Fun Summer Reads
Miriam R. Kramer
Fun Summer Reads
As Old Town, Alexandria and the DC metropolitan area start getting sleepy, vacationers and “staycationers” are seeking reading to take them away. Here is a list of escapist possibilities, both recent releases and a few classics.
After all the hype from this spring’s final season, we are suffering from the Game of Thrones TV series withdrawal—the drama, the violence, the sex, the White Walkers, the wolves, and the dragons. So read George R.R. Martin’s books in the series A Song of Ice and Fire, starting with Game of Thrones. Both the books and the TV series weave characters into a complicated saga. If you’ve seen the series, it is easier to keep track of the book’s characters and vice versa. George R.R. Martin’s books offer a much more intricate and engaging plot than the filmed version, however. He creates many characters and plot twists not seen in the series. Like most books, it is “better than the movie,” although HBO’s series is spectacular in its own right.
- - - -
_REQUIREMENT 1_
Rewrite the paragraph beginning "After all the hype" from the summer reads article as a short bulleted list, keeping its main facts.
_REQUIREMENT 2_
Retype the passage of the summer reads article from "After all the" up to and including "its own right.".
_REQUIREMENT 3_
According to the summer reads article, why are Martin's books better than the TV version?

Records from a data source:
- - - -
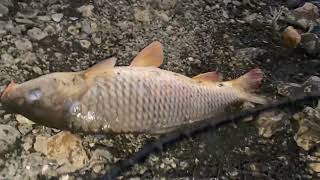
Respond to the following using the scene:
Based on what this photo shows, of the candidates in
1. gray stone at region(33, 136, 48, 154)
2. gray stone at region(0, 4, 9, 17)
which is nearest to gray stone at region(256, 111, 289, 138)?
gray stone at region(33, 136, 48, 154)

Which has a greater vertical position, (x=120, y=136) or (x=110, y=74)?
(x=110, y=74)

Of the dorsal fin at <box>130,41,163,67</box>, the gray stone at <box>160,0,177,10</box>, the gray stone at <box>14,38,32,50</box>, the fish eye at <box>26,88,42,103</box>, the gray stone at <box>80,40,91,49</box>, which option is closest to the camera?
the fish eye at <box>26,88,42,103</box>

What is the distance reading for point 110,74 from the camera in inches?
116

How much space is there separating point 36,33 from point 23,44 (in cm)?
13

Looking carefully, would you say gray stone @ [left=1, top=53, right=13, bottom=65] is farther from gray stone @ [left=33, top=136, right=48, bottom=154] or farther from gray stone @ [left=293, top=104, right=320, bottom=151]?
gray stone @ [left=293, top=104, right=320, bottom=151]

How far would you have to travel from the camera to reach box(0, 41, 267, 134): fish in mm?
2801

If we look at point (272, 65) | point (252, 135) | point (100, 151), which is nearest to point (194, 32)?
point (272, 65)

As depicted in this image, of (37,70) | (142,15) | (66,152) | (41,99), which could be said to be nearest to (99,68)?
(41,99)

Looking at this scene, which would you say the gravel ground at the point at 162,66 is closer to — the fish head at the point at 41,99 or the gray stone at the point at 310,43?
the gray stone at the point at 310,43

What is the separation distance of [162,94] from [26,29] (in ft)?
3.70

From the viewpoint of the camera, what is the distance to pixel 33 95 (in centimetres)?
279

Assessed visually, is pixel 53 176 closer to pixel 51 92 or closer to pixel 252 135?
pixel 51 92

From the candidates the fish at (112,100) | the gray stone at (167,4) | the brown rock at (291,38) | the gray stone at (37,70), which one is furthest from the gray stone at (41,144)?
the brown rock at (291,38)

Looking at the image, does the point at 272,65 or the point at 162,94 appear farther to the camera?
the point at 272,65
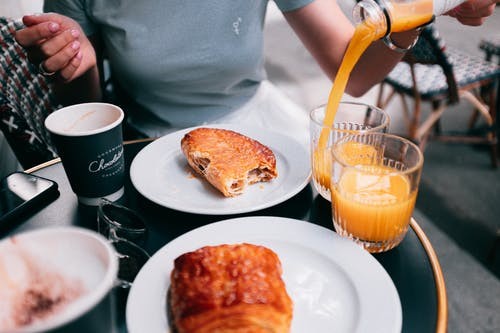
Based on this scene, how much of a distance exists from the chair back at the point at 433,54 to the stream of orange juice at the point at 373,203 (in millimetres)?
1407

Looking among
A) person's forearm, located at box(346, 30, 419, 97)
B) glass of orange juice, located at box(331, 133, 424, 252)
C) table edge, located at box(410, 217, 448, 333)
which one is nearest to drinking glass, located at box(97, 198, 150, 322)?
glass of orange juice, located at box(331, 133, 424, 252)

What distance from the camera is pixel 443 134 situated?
- - - -
_ANSWER BOX 1_
- After the final season of the Game of Thrones TV series this spring, many viewers miss it.
- The suggested remedy is George R.R. Martin's A Song of Ice and Fire books, starting with Game of Thrones.
- Both the books and the series weave characters into a complicated saga. Knowing one makes the characters in the other easier to track.
- The books have a more intricate and engaging plot, with many characters and plot twists not seen in the series.
- The books are "better than the movie," though HBO's series is spectacular in its own right.

_ANSWER BOX 2_
After all the hype from this spring’s final season, we are suffering from the Game of Thrones TV series withdrawal—the drama, the violence, the sex, the White Walkers, the wolves, and the dragons. So read George R.R. Martin’s books in the series A Song of Ice and Fire, starting with Game of Thrones. Both the books and the TV series weave characters into a complicated saga. If you’ve seen the series, it is easier to keep track of the book’s characters and vice versa. George R.R. Martin’s books offer a much more intricate and engaging plot than the filmed version, however. He creates many characters and plot twists not seen in the series. Like most books, it is “better than the movie,” although HBO’s series is spectacular in its own right.

_ANSWER BOX 3_
They offer a much more intricate and engaging plot than the filmed version. Martin also creates many characters and plot twists that are not seen in the series.